La dirección también me gustó, tiene mucho tacto y transmite bastante a quien conduce, un abismo respecto de las direcciones artificiales de los Kia de no hace mucho tiempo.

Nuestra unidad ofrece tres modos de manejo, incluyendo uno Sport y otro Eco, y la verdad no se aprecian diferencias ostensibles ni en la dirección, no en la aceleración.

Conclusión

¿Vale la pena? Bueno, está mucho más caro que antes y eso determinará la decisión, pero, además, el Kia Soul tiene un formato y diseño exterior que gusta o no, y si no le gusta, ni lo cotice o se arrepentirá toda la vida.

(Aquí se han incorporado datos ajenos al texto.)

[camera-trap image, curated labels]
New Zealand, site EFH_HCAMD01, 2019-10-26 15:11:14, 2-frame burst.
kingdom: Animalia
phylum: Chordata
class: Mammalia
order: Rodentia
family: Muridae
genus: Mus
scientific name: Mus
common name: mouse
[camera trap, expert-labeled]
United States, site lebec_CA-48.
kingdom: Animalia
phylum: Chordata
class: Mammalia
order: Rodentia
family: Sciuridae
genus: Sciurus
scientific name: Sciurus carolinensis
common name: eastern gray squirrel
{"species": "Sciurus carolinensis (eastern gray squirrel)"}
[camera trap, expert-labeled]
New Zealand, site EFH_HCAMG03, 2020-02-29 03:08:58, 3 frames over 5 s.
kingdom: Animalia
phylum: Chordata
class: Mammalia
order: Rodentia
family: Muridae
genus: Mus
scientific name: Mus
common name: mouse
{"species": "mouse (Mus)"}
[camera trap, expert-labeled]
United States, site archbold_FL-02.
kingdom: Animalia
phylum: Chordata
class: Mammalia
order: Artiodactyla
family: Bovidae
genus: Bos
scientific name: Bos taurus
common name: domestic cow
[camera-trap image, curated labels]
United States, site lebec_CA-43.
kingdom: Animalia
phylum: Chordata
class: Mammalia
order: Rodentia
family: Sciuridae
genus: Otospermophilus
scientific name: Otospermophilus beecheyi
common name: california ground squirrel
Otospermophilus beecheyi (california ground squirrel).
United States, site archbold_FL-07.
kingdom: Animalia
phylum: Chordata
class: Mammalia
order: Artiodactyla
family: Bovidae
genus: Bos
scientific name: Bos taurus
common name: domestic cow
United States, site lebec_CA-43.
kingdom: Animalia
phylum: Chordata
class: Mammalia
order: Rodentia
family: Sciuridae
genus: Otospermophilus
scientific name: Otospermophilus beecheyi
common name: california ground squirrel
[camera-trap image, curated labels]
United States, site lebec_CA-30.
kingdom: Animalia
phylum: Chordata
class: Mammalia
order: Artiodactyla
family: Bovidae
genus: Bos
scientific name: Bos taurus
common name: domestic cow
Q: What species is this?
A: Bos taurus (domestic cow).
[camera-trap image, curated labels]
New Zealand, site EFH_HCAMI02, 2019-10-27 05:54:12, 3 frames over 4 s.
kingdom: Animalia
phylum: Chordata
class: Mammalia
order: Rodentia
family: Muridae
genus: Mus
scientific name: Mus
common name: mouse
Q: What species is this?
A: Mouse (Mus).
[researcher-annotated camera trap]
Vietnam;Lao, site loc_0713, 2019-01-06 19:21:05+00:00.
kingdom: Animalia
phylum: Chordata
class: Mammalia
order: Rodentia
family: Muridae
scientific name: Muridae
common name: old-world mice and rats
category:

Está claramente enfocado en los Millenials, aunque, dicen, ellos no compran autos. Es tecnológico, conectado, tiene un diseño interior exquisito y ofrece tecnología inédita en el segmento. Seguro les va a gustar, aunque a algún mayorcito puede que también le parezca atractivo.

Más allá de eso, es un auto muy funcional para personas con niños, ya que cuenta con unas generosas plazas posteriores y un gran maletero, además de un muy correcto equipamiento de seguridad. Y es suave de conducir, lo que es un plus.

A mí, personalmente, me encanta, desde el día uno y hasta ahora, pese a que no soy Millenial y estoy lejos del target primario de la marca. Me gusta por su atrevimiento, porque lo hicieron crecer, lo equiparon concienzudamente y le mejoraron la calidad interior. Y eso pesa más que un mal motor. Bueno, no tan malo, sólo viejo. Como yo.